- [SET TASK]
Rewrite all of the material below with "dirt embankment" swapped for "earth embankment" everywhere it occurs, keeping everything else unchanged and leaving the pictures out.

- [EXERCISE INPUT]
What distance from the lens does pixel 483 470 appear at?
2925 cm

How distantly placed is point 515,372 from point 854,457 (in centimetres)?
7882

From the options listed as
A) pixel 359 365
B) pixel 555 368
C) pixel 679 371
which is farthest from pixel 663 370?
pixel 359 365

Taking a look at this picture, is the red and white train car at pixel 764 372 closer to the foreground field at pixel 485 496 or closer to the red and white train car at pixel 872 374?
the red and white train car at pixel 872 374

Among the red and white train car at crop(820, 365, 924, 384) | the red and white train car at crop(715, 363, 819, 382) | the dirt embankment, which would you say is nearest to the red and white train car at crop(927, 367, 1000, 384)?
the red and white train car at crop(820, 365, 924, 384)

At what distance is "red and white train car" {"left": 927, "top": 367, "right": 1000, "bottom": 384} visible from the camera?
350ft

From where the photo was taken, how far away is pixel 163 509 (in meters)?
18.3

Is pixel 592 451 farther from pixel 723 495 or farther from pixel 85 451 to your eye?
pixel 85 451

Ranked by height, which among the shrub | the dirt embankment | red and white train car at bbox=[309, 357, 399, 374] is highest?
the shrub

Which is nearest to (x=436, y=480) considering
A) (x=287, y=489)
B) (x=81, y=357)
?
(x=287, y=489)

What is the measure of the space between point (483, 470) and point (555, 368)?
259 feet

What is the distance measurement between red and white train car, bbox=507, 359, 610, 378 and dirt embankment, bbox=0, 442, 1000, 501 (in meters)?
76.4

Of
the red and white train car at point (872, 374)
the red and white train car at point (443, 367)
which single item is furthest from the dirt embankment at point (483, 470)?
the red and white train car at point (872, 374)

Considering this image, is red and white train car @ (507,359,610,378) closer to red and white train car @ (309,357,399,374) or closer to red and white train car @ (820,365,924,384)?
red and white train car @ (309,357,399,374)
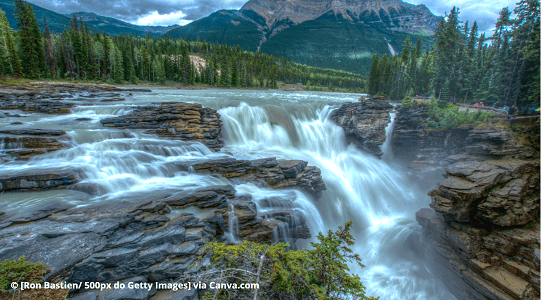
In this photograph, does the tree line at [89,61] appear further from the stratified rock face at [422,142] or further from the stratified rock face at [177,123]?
the stratified rock face at [422,142]

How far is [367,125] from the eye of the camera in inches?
875

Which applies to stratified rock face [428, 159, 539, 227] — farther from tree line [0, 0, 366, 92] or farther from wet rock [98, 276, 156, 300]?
tree line [0, 0, 366, 92]

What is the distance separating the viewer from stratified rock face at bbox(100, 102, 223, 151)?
1612 centimetres

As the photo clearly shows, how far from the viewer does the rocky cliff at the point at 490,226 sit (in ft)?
30.8

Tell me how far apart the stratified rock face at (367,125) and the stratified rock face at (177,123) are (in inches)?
528

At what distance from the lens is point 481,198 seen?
1120 centimetres

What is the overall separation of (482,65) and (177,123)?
41627 millimetres

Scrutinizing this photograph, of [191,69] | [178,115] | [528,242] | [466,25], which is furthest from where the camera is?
[191,69]

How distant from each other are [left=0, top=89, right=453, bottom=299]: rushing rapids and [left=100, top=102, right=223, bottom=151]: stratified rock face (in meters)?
1.07

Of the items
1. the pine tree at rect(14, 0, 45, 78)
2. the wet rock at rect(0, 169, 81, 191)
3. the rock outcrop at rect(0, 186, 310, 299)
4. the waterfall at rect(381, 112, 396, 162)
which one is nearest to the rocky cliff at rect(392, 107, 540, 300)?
the waterfall at rect(381, 112, 396, 162)

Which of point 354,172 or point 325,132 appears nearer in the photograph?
point 354,172

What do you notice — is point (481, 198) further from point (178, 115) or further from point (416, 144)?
point (178, 115)

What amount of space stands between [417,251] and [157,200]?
1375 centimetres

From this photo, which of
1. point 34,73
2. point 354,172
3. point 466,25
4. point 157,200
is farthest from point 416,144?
point 34,73
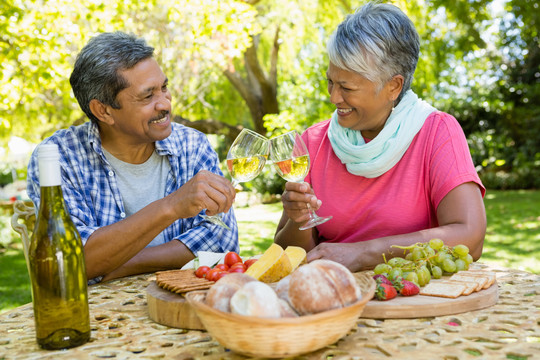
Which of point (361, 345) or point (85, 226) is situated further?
point (85, 226)

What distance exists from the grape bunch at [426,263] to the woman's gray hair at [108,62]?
5.42ft

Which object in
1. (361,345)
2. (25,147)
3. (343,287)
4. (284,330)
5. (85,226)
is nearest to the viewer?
(284,330)

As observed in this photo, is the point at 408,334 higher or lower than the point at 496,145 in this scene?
lower

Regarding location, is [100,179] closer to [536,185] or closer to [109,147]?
[109,147]

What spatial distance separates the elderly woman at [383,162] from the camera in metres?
2.38

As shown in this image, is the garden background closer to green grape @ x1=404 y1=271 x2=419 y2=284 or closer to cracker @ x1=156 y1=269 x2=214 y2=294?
cracker @ x1=156 y1=269 x2=214 y2=294

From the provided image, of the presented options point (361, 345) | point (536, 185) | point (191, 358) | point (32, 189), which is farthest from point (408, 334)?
point (536, 185)

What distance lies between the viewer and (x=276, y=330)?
1.20 metres

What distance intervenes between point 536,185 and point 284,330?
14.1 meters

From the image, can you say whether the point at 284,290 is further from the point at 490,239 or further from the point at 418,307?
the point at 490,239

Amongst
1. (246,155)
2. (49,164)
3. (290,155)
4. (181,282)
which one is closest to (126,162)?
(246,155)

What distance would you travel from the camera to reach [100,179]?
2820 millimetres

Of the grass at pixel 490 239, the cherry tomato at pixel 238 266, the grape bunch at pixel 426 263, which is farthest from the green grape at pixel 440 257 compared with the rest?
the grass at pixel 490 239

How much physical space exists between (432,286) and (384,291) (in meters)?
0.21
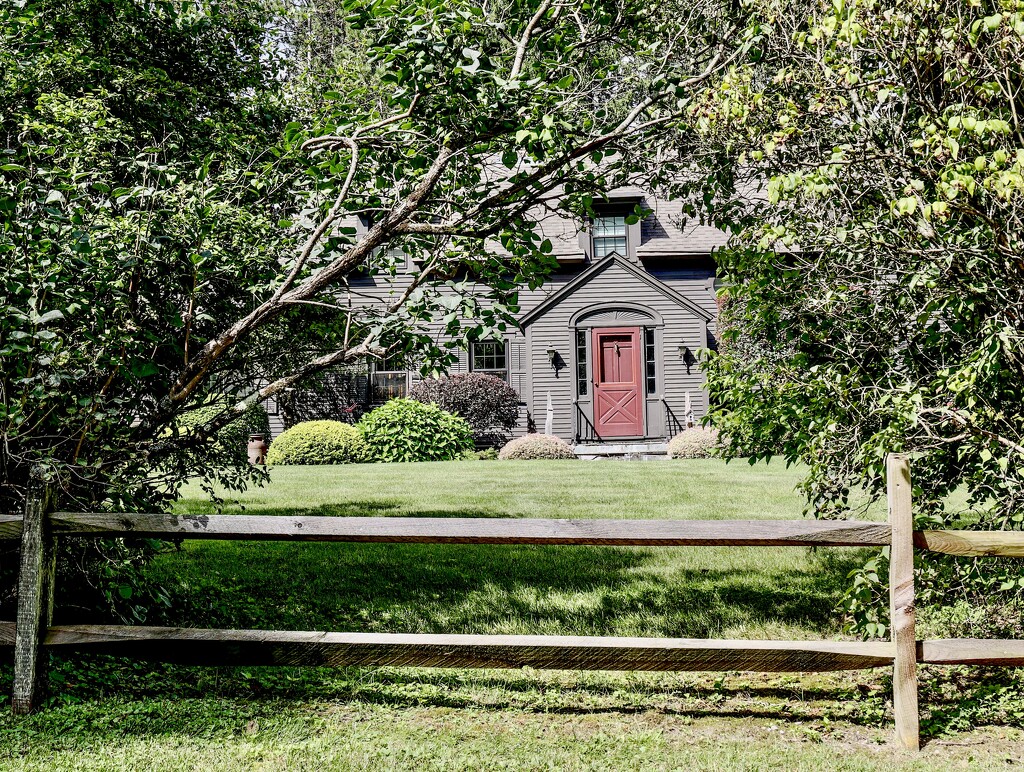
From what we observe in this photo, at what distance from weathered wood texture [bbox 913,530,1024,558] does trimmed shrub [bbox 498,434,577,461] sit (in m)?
14.4

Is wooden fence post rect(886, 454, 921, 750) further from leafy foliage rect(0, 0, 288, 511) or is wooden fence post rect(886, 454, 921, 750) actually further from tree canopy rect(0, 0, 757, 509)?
leafy foliage rect(0, 0, 288, 511)

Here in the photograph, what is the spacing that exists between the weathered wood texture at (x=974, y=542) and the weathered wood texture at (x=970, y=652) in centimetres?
44

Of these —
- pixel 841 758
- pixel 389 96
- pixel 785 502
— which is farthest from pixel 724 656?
pixel 785 502

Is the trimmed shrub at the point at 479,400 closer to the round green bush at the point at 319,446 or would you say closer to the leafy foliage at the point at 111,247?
the round green bush at the point at 319,446

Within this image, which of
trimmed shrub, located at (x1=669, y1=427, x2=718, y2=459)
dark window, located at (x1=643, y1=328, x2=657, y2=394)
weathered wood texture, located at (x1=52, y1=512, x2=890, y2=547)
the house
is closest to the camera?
weathered wood texture, located at (x1=52, y1=512, x2=890, y2=547)

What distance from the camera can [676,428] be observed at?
21.2m

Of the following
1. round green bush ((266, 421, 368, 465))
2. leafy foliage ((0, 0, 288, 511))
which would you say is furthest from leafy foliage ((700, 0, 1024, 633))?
round green bush ((266, 421, 368, 465))

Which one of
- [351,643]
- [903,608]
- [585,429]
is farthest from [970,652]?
[585,429]

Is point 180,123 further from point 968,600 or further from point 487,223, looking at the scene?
point 968,600

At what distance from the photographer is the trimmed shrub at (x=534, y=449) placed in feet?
60.0

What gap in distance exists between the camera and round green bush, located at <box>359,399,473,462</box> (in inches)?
725

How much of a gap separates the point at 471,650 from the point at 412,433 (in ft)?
48.1

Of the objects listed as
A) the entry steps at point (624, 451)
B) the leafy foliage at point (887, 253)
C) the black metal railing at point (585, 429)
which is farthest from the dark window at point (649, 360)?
the leafy foliage at point (887, 253)

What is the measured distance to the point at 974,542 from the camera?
3.82 m
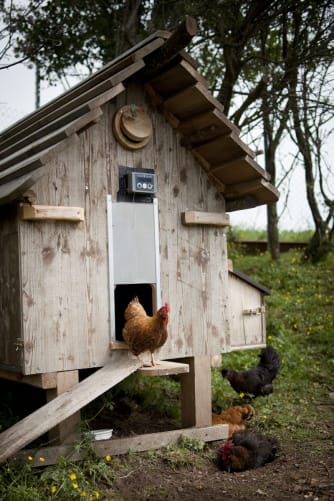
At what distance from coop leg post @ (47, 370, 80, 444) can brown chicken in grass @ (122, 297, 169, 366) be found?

- [ANSWER TO THE EXERCISE]
What distance from the lens does pixel 483 470 appear at?
2925 cm

How distantly placed is point 515,372 from point 854,457 (in centimetres)?
7882

From the options listed as
A) pixel 359 365
B) pixel 555 368
C) pixel 679 371
which is farthest from pixel 663 370?
pixel 359 365

Taking a look at this picture, is the red and white train car at pixel 764 372 closer to the foreground field at pixel 485 496 or closer to the red and white train car at pixel 872 374?
the red and white train car at pixel 872 374

Among the red and white train car at crop(820, 365, 924, 384) | the red and white train car at crop(715, 363, 819, 382) | the earth embankment, which would you say is nearest to the red and white train car at crop(927, 367, 1000, 384)?
the red and white train car at crop(820, 365, 924, 384)

At what distance is "red and white train car" {"left": 927, "top": 367, "right": 1000, "bottom": 384} visible from the camera?
350ft

From where the photo was taken, how far away is pixel 163 509 (in meters)?
18.3

Is pixel 592 451 farther from pixel 723 495 or farther from pixel 85 451 to your eye?
pixel 85 451

Ranked by height, which among the shrub | the earth embankment | red and white train car at bbox=[309, 357, 399, 374] is highest?
the shrub

Which is nearest to (x=436, y=480) considering
A) (x=287, y=489)
B) (x=81, y=357)
?
(x=287, y=489)

What is the measure of the space between point (483, 470) and point (555, 368)?
259 feet

What is the distance measurement between red and white train car, bbox=507, 359, 610, 378 and earth embankment, bbox=0, 442, 1000, 501 (in meters)?
76.4

Of
the red and white train car at point (872, 374)
the red and white train car at point (443, 367)
which single item is furthest from the earth embankment at point (483, 470)?
the red and white train car at point (872, 374)

Considering this image, is red and white train car @ (507,359,610,378) closer to red and white train car @ (309,357,399,374) or closer to red and white train car @ (820,365,924,384)?
red and white train car @ (309,357,399,374)
In this photograph, does the tree line at [89,61] appear further from the stratified rock face at [422,142] or further from the stratified rock face at [177,123]?
the stratified rock face at [422,142]

How far is [367,125] from the eye of the camera in inches?
875

Which applies to stratified rock face [428, 159, 539, 227] — farther from tree line [0, 0, 366, 92] or farther from wet rock [98, 276, 156, 300]?
tree line [0, 0, 366, 92]

What is the distance separating the viewer from stratified rock face at bbox(100, 102, 223, 151)?
1612 centimetres

As the photo clearly shows, how far from the viewer does the rocky cliff at the point at 490,226 sit (in ft)?
30.8

Tell me how far apart the stratified rock face at (367,125) and the stratified rock face at (177,123) are (in inches)?
528

At what distance from the lens is point 481,198 seen?
1120 centimetres

What is the overall separation of (482,65) and (177,123)?
41627 millimetres

Scrutinizing this photograph, of [191,69] | [178,115] | [528,242] | [466,25], which is furthest from where the camera is?
[191,69]

How distant from each other are [left=0, top=89, right=453, bottom=299]: rushing rapids and [left=100, top=102, right=223, bottom=151]: stratified rock face (in meters)?
1.07

Of the items
1. the pine tree at rect(14, 0, 45, 78)
2. the wet rock at rect(0, 169, 81, 191)
3. the rock outcrop at rect(0, 186, 310, 299)
4. the waterfall at rect(381, 112, 396, 162)
which one is nearest to the rocky cliff at rect(392, 107, 540, 300)?
the waterfall at rect(381, 112, 396, 162)

Which of point 354,172 or point 325,132 appears nearer in the photograph?
point 354,172

What do you notice — is point (481, 198) further from point (178, 115) or further from point (416, 144)?
point (178, 115)

What amount of space stands between [417,251] and [157,200]?
1375 centimetres

From this photo, which of
1. point 34,73
2. point 354,172
3. point 466,25
4. point 157,200
is farthest from point 416,144?
point 34,73
Which of point (361, 345) or point (85, 226) is situated further?
point (85, 226)

What distance exists from the grape bunch at [426,263] to the woman's gray hair at [108,62]?
5.42ft

Which object in
1. (361,345)
2. (25,147)
3. (343,287)
4. (284,330)
5. (85,226)
is nearest to the viewer?
(284,330)

As observed in this photo, is the point at 408,334 higher or lower than the point at 496,145 in this scene?
lower

Regarding location, is [100,179] closer to [536,185] or closer to [109,147]?
[109,147]

What spatial distance separates the elderly woman at [383,162] from the camera in metres?
2.38

As shown in this image, is the garden background closer to green grape @ x1=404 y1=271 x2=419 y2=284 or closer to cracker @ x1=156 y1=269 x2=214 y2=294?
cracker @ x1=156 y1=269 x2=214 y2=294

From the provided image, of the presented options point (361, 345) | point (536, 185) | point (191, 358) | point (32, 189), which is farthest from point (408, 334)?
point (536, 185)

What distance lies between the viewer and (x=276, y=330)?
1.20 metres

What distance intervenes between point 536,185 and point 284,330?
14.1 meters

From the image, can you say whether the point at 284,290 is further from the point at 490,239 or further from the point at 418,307?
the point at 490,239

Amongst
1. (246,155)
2. (49,164)
3. (290,155)
4. (181,282)
which one is closest to (126,162)?
(246,155)

What distance would you travel from the camera to reach [100,179]?
2820 millimetres

Of the grass at pixel 490 239, the cherry tomato at pixel 238 266, the grape bunch at pixel 426 263, which is farthest from the green grape at pixel 440 257 compared with the rest?
the grass at pixel 490 239

How much physical space exists between (432,286) and (384,291) (in meters)?
0.21
From what we observe in this photo, at what distance from weathered wood texture [bbox 913,530,1024,558] does trimmed shrub [bbox 498,434,577,461] sit (in m)?
14.4

Is wooden fence post rect(886, 454, 921, 750) further from leafy foliage rect(0, 0, 288, 511) or is wooden fence post rect(886, 454, 921, 750) actually further from tree canopy rect(0, 0, 757, 509)?
leafy foliage rect(0, 0, 288, 511)

Here in the photograph, what is the spacing that exists between the weathered wood texture at (x=974, y=542) and the weathered wood texture at (x=970, y=652) in centimetres?
44

Of these —
- pixel 841 758
- pixel 389 96
- pixel 785 502
— which is farthest from pixel 724 656?
pixel 785 502

Is the trimmed shrub at the point at 479,400 closer to the round green bush at the point at 319,446 or would you say closer to the leafy foliage at the point at 111,247?
the round green bush at the point at 319,446

Within this image, which of
trimmed shrub, located at (x1=669, y1=427, x2=718, y2=459)
dark window, located at (x1=643, y1=328, x2=657, y2=394)
weathered wood texture, located at (x1=52, y1=512, x2=890, y2=547)
the house
is closest to the camera?
weathered wood texture, located at (x1=52, y1=512, x2=890, y2=547)

What distance from the camera can [676,428] be observed at?
21.2m

Of the following
1. round green bush ((266, 421, 368, 465))
2. leafy foliage ((0, 0, 288, 511))
which would you say is furthest from leafy foliage ((700, 0, 1024, 633))?
round green bush ((266, 421, 368, 465))

Which one of
- [351,643]
- [903,608]
- [585,429]
is farthest from [970,652]?
[585,429]

Is point 180,123 further from point 968,600 or further from point 487,223, looking at the scene?
point 968,600

At what distance from the photographer is the trimmed shrub at (x=534, y=449) placed in feet?
60.0

What gap in distance exists between the camera and round green bush, located at <box>359,399,473,462</box> (in inches)?
725

How much of a gap separates the point at 471,650 from the point at 412,433 (in ft)?
48.1

Of the objects listed as
A) the entry steps at point (624, 451)
B) the leafy foliage at point (887, 253)
C) the black metal railing at point (585, 429)
which is farthest from the dark window at point (649, 360)?
the leafy foliage at point (887, 253)

What is the measured distance to the point at 974,542 from the camera?
3.82 m
At what distance from coop leg post @ (47, 370, 80, 444) can brown chicken in grass @ (122, 297, 169, 366) be found?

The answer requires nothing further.